Огарев взял аккорд и неторопливо продолжал:

— Тебя одобрить — значило принять участие, откликнуться, послать что есть. А перехватят? На таможне, на почте, где-нибудь по случаю? И прости-прощай вся налаженная жизнь, включая сладчайшее гражданское негодование и скорбь по российским несовершенствам. Тут и подворачивается, оправдывая внутреннее раздражение, мысль спасительная и благостная: а патриотично ли это — вскрывать язвы родной страны в лагере заклятого врага перед его злорадствующими очами? Ну и так далее. Уж если это чувство даже во мне смутно шевелилось, когда я в своей пензенской глуши сидел, то что же говорить о москвичах и петербуржцах? Нельзя на радость иностранцам ворошить наше грязное белье, грех это перед матерью-отчизной. Просто как плюнуть.

— В меня, — сказал Герцен, стоя неподвижно посреди комнаты.
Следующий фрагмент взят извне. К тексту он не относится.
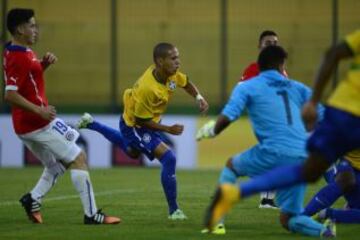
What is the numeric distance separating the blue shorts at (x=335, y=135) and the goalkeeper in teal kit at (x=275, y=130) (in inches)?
44.6

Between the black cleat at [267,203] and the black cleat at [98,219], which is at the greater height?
the black cleat at [98,219]

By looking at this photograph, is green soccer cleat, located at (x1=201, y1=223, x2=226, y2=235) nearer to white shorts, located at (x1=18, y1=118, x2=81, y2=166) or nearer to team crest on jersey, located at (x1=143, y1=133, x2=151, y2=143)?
white shorts, located at (x1=18, y1=118, x2=81, y2=166)

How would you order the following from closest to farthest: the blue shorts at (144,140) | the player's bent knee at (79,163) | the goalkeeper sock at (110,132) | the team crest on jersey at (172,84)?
1. the player's bent knee at (79,163)
2. the blue shorts at (144,140)
3. the team crest on jersey at (172,84)
4. the goalkeeper sock at (110,132)

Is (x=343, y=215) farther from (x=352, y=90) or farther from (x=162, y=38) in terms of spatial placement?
(x=162, y=38)

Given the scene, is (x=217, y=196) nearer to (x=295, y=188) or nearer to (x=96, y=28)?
(x=295, y=188)

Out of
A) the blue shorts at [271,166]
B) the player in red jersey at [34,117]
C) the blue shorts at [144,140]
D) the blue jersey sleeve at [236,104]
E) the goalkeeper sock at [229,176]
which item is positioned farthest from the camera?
the blue shorts at [144,140]

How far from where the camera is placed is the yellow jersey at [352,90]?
811cm

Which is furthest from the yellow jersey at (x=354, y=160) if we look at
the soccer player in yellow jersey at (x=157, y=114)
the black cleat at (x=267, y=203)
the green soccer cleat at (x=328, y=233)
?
the black cleat at (x=267, y=203)

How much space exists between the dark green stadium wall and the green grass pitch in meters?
6.01

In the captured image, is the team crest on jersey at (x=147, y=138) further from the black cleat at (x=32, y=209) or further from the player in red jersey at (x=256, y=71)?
the player in red jersey at (x=256, y=71)

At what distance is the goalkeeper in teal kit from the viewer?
9.35 m

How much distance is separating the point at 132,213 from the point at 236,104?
132 inches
— А не будоражь, — насмешливо кивнул Огарев. — Не напоминай, что рабы, что апатия, лень, безразличие, равнодушие, благополучие, застольное витийство — нас не тронь, и мы не тронем. А ты тоже — печататься! А если по слогу узнают? Или черновик найдут? А как оказию перехватят? Патриотизма нету в вас, Герцен, любви к отечеству! Врагу на радость вы в военное время посреди вражеской страны мать свою порочить осмеливаетесь. Стыдитесь!

— Это мне понятно, — Герцен мрачно и энергически тряхнул головой. — Умом понятно. Но неужели не ясно: я сражаюсь с Николаем в защиту России.

— А чувство, — продолжал Огарев, — это когда дома живешь и знаешь, что к тебе в любой момент на санках голубой курьер подкатит. Пожалуйте, комиссия собралась, заседать начнет через неделю, а пока мы с обыском. Уж извините, очень интересуемся вашей связью с изгнанником из отечества, государственным преступником Искандером.

— Мерзко это, брат, — угрюмо сказал Герцен.

— Понять — простить, — откликнулся Огарев.

— Это верно: хуже, когда непонятно, — сказал Герцен, вновь мрачнея от воспоминаний. И заговорил о смерти сына Коли и матери. Мать, которую он всю жизнь горячо любил и которой многими чертами был обязан, плыла к ним в Ниццу с Колей и его воспитателем. Мальчик этот, глухонемой от рождения, был всеобщей болью и любовью. В значительной степени из-за него уехали Герцены из России, чтобы если хоть и не вылечить глухоту, то хотя бы научить его понимать других и говорить немного. На родине таких врачей не было.